La deuda económica no es el principal problema de este país.
El asunto del juez Garzón vuelve a sacar a la luz el intrincado marasmo de deudas históricas y morales que consumen el espíritu de este pedazo de tierra rodeado de agua por todas partes menos una y rebosante de gentes pequeñas y tristes empeñadas en pasar facturas a discreción, sin saber que hay deudas que jamás pueden ser satisfechas o pagadas ni siquiera con la justicia.
Es un acto de madurez individual aprender a vivir con los propios errores y, de igual modo que las personas, las sociedades tiene que aprender a vivir con su historia, con sus contradicciones y fracasos como nuestra guerra civil y en este sentido sobrecoge leer los comentarios que en los principales diarios electrónicos sigue generando el juez Garzón.
Porque no se puede volver atrás en el tiempo, como mucho se puede aspirar a reescribir la historia, como demasiado a repetirla.
Y parece que se vive mejor anclado en un mundo de deudas pendientes, refugiado en un territorio familiar de filias y fobias, en un relato de buenos y malos que nos exime de cualquier responsabilidad convirtiéndonos en funcionarios del agravio que puntualmente exhiben su queja... mientras alrededor la vida sigue inadvertida y transparente.
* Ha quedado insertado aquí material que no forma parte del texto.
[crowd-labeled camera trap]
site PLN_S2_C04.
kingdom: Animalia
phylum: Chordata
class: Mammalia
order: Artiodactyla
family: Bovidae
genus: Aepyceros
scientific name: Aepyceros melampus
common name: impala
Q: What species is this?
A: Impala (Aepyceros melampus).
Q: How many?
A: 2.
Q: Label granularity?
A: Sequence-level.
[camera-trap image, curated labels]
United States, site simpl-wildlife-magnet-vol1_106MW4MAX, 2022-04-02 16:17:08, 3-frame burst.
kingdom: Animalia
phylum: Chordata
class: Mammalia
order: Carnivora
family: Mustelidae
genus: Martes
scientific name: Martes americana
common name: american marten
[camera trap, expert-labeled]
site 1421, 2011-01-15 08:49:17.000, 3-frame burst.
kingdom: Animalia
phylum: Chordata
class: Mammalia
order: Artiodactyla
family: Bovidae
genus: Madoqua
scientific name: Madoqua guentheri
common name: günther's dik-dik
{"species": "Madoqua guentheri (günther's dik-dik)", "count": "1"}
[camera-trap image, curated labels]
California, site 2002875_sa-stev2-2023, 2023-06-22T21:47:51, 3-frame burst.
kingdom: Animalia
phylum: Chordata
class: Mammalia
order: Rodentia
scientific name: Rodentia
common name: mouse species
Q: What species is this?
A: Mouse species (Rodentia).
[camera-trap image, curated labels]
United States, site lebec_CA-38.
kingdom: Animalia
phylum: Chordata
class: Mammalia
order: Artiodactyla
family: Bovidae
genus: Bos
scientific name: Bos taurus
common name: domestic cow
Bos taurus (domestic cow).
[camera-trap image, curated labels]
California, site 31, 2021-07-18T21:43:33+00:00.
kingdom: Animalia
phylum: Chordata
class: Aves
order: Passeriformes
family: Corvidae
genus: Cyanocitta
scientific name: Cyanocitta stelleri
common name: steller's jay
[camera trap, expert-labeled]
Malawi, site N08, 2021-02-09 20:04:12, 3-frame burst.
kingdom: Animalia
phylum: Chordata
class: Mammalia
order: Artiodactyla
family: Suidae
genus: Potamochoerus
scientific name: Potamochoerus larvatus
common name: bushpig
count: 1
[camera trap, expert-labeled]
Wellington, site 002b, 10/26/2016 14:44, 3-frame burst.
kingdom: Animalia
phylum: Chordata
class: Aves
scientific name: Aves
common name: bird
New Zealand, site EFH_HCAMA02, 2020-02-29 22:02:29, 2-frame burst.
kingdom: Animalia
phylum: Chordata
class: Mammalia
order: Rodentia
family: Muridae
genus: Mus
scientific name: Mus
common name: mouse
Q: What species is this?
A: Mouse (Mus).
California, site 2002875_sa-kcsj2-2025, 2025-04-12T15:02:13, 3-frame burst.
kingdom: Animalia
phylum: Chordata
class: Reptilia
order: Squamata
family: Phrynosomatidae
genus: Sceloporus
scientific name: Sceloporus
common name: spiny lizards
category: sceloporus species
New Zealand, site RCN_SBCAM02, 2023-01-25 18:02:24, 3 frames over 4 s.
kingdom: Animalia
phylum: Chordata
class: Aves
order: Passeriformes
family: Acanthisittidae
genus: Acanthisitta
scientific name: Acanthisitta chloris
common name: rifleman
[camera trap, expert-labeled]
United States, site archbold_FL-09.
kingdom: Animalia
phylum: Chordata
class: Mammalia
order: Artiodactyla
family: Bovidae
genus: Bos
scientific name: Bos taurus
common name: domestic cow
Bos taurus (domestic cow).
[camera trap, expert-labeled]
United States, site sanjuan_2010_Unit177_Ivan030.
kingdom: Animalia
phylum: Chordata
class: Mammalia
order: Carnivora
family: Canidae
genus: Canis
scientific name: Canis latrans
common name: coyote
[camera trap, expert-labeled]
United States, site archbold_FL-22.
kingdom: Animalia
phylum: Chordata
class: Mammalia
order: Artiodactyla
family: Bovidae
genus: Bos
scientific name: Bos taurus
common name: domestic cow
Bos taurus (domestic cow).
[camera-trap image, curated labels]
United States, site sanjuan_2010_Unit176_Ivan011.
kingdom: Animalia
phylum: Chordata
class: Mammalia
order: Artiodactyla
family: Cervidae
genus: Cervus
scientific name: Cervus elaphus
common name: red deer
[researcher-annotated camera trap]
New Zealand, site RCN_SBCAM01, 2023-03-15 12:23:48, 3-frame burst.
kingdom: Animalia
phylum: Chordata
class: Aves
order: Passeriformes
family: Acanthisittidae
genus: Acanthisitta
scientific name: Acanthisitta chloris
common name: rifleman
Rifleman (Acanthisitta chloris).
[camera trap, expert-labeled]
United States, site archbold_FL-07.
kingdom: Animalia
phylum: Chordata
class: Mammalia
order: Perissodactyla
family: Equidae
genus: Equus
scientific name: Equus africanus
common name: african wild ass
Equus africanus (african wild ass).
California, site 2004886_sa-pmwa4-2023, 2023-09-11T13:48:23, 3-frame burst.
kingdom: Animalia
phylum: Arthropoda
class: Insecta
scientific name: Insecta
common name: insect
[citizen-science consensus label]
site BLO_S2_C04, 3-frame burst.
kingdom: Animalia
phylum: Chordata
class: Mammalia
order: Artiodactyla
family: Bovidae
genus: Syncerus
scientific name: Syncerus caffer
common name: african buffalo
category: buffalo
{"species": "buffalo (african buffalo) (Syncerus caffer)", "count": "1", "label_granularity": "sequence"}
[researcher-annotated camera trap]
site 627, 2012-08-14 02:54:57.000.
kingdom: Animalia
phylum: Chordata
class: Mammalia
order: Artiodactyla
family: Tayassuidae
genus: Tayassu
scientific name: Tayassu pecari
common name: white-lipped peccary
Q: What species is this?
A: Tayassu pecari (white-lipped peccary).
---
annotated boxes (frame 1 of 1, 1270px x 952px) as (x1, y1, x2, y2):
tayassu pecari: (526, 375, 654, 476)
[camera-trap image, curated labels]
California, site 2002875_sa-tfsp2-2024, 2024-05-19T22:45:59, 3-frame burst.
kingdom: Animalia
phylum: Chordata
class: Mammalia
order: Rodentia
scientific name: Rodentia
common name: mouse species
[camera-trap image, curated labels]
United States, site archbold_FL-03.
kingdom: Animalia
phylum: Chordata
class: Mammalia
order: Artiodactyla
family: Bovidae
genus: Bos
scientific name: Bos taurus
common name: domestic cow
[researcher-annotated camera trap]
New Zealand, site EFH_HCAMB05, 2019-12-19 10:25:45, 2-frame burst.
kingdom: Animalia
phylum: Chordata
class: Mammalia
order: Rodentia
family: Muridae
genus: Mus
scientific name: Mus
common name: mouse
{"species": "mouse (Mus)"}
Ojalá todos los problemas de este país se resolviesen con dinero, pero nada bueno puede esperarse mientras el país esté lleno de intransigentes imanes al servicio del Dios único de la propia interpretación de las cosas y de la historia, siempre dispuestos a ofenderse.
Nada mejor que convertirse en acreedores de deudas que jamás se terminan de pagar en un país cuya principal enfermedad parece ser la nostalgia, bien de un pasado mejor, bien de lo que pudo ser y no fue; un país cuyo presente rebosa de pasado y para el que el futuro jamás ha sido una prioridad.
Nada como ser rentista de la culpa.
Nada como tener a otro a quién señalar.